An Ideology of
Photography by Amandla Baraka
As told by Jayde Stuckey
Though Ancient Egypt is widely received as history’s first interaction with gold, there are signs of its existence dating back to 40,000 B.C. From pharaohs to the Cash Money Millionaires, jewelry has remained a sign of affluence amongst people of color for ages. Glistening golds and platinum in the mouths of raging youth seem incomparable to the golden, semiprecious-stoned inner-lining of the Tutankhamun’s coffin. Contrary to popular belief, the obsession with flexing may not be attributed to a desire for flashiness, instead, it may be a sign of sociocultural evolution.

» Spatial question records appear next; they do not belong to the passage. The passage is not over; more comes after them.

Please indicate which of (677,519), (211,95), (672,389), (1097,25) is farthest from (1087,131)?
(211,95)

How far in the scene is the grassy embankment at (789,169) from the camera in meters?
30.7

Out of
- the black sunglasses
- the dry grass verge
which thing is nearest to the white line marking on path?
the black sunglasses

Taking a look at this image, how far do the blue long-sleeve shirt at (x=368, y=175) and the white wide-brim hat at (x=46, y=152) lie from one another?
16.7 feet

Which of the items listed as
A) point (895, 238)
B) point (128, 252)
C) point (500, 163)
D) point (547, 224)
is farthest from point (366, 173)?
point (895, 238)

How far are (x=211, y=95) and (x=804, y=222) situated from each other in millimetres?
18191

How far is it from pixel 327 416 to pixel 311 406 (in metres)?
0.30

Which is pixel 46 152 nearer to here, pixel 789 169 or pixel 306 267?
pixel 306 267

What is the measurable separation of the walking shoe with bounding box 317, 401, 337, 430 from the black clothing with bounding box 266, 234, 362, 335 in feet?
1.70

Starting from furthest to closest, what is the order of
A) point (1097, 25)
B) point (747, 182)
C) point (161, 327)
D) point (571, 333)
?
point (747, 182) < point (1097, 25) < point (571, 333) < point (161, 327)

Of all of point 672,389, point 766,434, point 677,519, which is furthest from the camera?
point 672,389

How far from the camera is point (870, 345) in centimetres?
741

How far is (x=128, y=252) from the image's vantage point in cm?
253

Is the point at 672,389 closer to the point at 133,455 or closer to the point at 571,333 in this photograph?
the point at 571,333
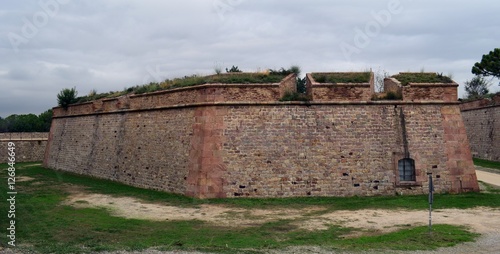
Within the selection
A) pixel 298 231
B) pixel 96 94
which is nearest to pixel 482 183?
pixel 298 231

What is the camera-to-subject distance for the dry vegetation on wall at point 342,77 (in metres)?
Result: 15.7

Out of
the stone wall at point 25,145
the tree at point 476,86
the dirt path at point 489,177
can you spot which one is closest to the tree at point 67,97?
the stone wall at point 25,145

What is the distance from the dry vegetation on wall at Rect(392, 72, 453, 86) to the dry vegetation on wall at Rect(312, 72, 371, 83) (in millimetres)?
1450

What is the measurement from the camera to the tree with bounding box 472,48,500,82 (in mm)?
33562

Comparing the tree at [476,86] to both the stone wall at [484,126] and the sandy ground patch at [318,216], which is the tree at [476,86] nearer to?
the stone wall at [484,126]

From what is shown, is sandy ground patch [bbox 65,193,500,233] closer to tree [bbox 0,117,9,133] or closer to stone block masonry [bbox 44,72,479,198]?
stone block masonry [bbox 44,72,479,198]

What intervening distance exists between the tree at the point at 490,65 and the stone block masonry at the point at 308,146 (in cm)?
2258

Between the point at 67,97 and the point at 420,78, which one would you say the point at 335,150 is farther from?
the point at 67,97

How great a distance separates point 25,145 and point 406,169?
2948 centimetres

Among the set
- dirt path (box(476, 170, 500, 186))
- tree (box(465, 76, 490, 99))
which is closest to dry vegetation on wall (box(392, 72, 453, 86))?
dirt path (box(476, 170, 500, 186))

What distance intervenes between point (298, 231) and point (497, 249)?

I n African culture, statement jewelry isn’t your average gold-plated monogram necklace. Every piece of adornment is a statement in and of itself, representative of specific groups of people. For the non-believers, here are some ‘long-story-short’ examples of the greater meaning of jewelry: Beads, used in Africa over 75,000 years ago, can be used for prayer and mark social status, marital status, or tribe. The South African Ndebele women practice neck-stretching, sporting gold rings called idzila about their necks. The amount of rings are indicative of the husband’s wealth. From the 15th century, the Akan peoples of Ghana, known for their intricate goldwork, use the precious metal to signify kingship or high political power. From the Asante of West Africa to the Wodaabe of Central Africa, jewelry on the continent is often relative to status, climate, and, in general, culture.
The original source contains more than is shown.